Plaintiffs, then, have simply not come to grips with the critical issues of who actually receives the fee award in this case and how that fee award should be disbursed. Plaintiffs, then, are directed to show good cause to the court on or before Friday, April 1, 2011 why plaintiffs' counsel should not retain from the fee award an amount equal to 33% of the sum of the fee award and the underlying recovery in this case; why the remainder of the fee award should not be distributed on a pro rata basis directly to those class members entitled to a fee; why notice should not be reissued to those class members who are entitled to a fee award in this case; and why plaintiffs' counsel should not bear the cost of that notice. Defendants shall file any response no later than Friday, April 8, 2011.

II. Whether Any Class Members are Entitled to a Fee?

As explained above, the court must undertake a state-by-state analysis to determine whether any class members are entitled to recover fees pursuant to the particular state wage payment law under which those class members asserted a claim against defendants. As will be explained, the court concludes that those class members who work or worked for defendants in Florida, Wisconsin, Pennsylvania, Delaware and Washington are entitled to a fee award under those states' wage payment statutes. Class members in Missouri, Connecticut and New York are not entitled to a fee award.

Defendants criticize plaintiffs for identifying the states in which class members reside as opposed to those states in which class members worked for defendants. According to defendants, one cannot conclude that a plaintiff worked in a particular state (the pertinent inquiry for determining whether a plaintiff is entitled to protection under a state's wage payment law) simply because that plaintiff resides in that state. While the court agrees with defendants' statement, in the absence of any showing from defendants that any class member works or worked for defendants in a state other than the state in which he or she resides, the court is comfortable finding that the class members worked in their states of residence.

A. Missouri

Those class members who work or worked for defendants in Missouri seek attorneys' fees under Missouri's statute on commissions for sales representatives. The pertinent section provides:

Any principal who fails to timely pay the sales representative commissions earned by such sales representative shall be liable to the sales representative in a civil action for the actual damages sustained by the sales representative and an additional amount as if the sales representative were still earning commissions calculated on an annualized pro rata basis from the date of termination to the date of payment. In addition the court may award reasonable attorney's fees and costs to the prevailing party.

(TASK DETAILS): In the fee-award passage, why does the court treat class members as having worked in the states where they reside, despite agreeing with the defendants' criticism? Answer in one to three sentences. Please rely only on the fee-award passage.

(DATA):
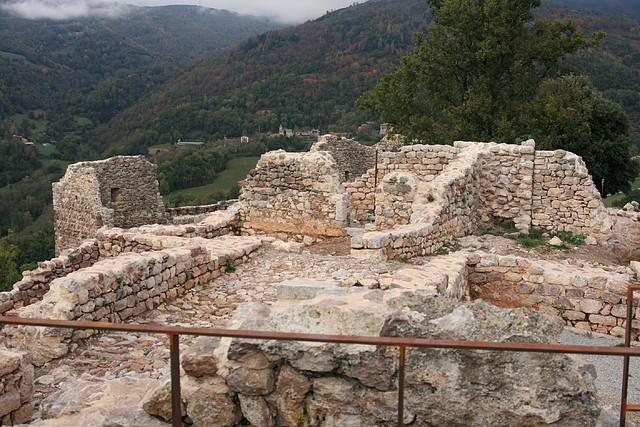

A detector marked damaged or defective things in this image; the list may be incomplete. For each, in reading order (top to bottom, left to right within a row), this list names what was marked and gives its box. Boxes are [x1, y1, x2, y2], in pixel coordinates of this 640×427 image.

(COMPLETE OUTPUT): The court agrees that residing in a state does not by itself show that a person worked there. However, the defendants made no showing that any class member works or worked for them in a state other than his or her state of residence. So the court is comfortable finding that the class members worked in their states of residence.